Total linear momentum about the centre of mass:

Let us consider a system of n particles of masses \( m_1 \), \( m_2 \), \( \cdots \) \( m_n \) having position vectors \( \vec{r_1} \), \( \vec{r_2} \), \( \cdots \), \( \vec{r_n} \) respectively with respect to the origin O as shown in the above Fig. 1.

Let P be the centre of mass of the system of n particle, with position vector \( \vec{R} \), is given by

\( \displaystyle{\vec{R}=\frac{1}{M}\sum_{i=1}^{n}m_i\vec{r_i}}\tag{1} \)

Where \( \displaystyle{M=\sum_{i=1}^{n}m_i} \) is the total mass of the above system.

Let us consider ith particle of mass \( m_i \) having position vector \( \vec{r_i} \) with respect to the origin \( O \). Let \( \vec{r_i}' \) be the position vector of the ith particle with respect to the centre of mass point \( P \). So from Fig.1 we can write,

\( \vec{R}+\vec{r_i}'=\vec{r_i}\tag{2} \)

From equations (1) & (2) ,

\( \displaystyle{\vec{R}=\frac{1}{M}\sum_{i=1}^{n}m_i(\vec{R}+\vec{r_i}')} \)

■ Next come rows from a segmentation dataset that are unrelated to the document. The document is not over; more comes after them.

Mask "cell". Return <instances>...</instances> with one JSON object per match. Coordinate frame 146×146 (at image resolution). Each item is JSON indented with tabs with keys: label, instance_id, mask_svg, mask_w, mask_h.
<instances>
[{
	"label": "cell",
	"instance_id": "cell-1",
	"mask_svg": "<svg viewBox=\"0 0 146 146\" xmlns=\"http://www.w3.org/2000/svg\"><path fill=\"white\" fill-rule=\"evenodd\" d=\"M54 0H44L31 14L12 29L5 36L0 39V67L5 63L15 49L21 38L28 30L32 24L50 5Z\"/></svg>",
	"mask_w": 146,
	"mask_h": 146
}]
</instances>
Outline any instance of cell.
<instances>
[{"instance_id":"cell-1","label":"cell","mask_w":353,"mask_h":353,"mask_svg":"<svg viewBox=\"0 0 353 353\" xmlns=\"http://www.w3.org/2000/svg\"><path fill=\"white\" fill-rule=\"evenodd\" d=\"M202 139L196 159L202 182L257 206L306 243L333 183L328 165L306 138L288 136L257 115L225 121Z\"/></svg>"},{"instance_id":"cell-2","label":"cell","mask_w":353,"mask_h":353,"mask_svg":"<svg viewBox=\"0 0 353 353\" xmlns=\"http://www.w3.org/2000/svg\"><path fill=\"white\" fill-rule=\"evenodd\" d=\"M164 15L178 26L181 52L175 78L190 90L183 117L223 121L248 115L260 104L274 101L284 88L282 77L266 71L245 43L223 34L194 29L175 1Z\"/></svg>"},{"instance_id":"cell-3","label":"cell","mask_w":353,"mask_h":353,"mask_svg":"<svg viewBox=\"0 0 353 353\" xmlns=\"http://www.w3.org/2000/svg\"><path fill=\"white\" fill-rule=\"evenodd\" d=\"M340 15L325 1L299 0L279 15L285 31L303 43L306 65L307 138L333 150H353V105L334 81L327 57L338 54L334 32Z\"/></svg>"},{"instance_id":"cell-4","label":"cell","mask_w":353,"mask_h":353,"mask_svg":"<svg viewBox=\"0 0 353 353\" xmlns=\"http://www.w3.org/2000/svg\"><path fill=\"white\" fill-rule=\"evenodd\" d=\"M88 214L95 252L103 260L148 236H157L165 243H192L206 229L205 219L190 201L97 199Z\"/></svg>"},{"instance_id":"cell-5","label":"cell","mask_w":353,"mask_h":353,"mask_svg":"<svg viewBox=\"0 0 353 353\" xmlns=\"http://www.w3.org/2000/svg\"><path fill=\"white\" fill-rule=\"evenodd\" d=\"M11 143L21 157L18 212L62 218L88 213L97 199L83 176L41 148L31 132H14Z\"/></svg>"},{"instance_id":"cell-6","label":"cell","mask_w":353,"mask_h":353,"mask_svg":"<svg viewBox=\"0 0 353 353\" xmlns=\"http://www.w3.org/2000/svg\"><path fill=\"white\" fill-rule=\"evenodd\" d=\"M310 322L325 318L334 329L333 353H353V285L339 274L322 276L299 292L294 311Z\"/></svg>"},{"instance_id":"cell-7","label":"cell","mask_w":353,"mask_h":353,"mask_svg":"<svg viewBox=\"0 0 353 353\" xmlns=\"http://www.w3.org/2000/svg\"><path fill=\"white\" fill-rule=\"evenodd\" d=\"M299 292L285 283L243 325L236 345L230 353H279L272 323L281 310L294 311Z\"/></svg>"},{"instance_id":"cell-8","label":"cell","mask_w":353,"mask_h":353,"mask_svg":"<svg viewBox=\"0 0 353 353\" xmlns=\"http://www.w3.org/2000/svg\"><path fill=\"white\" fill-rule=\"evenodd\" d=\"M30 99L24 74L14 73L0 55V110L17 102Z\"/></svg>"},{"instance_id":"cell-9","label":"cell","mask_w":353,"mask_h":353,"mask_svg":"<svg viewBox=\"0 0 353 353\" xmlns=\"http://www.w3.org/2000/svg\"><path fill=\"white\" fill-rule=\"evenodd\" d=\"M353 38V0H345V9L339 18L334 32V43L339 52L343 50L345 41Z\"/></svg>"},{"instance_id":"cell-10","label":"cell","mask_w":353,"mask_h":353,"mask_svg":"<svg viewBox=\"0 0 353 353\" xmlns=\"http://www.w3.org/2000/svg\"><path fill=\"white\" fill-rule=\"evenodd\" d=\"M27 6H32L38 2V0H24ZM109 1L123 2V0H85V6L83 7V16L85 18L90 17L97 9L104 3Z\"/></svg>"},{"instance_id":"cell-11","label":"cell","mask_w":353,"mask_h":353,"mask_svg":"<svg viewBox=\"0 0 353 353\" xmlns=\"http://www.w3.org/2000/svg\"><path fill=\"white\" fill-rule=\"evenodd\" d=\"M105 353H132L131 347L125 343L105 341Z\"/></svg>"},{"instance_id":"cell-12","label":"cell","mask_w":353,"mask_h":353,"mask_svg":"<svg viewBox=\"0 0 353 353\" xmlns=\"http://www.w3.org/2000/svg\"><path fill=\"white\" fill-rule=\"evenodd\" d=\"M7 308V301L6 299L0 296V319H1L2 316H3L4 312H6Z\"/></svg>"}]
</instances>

or, \( M\vec{R}=\displaystyle{\sum_{i=1}^{n}m_i\vec{R}+\sum_{i=1}^{n}m_i\vec{r_i}'} \)

or, \( M\vec{R}=M\vec{R}+\displaystyle{\sum_{i=1}^{n}m_i\vec{r_i}'} \)

or, \( \displaystyle{\sum_{i=1}^{n}m_i\vec{r_i}'}=0\tag{3} \)

Now differentiating equation (3) with respect to t we get,

\( \displaystyle{\sum_{i=1}^{n}m_i\frac{d\vec{r_i}'}{dt}=0} \)

or, \( \displaystyle{\sum_{i=1}^{n}m_i\vec{v_i}'=0} \)

where, \( \vec{v_i}'=\displaystyle{\frac{d\vec{r_i}'}{dt}} \) is the velocity of the ith particle with respect to the centre of mass point \( P \).

So the total linear momentum of all the particles about the centre of mass is zero.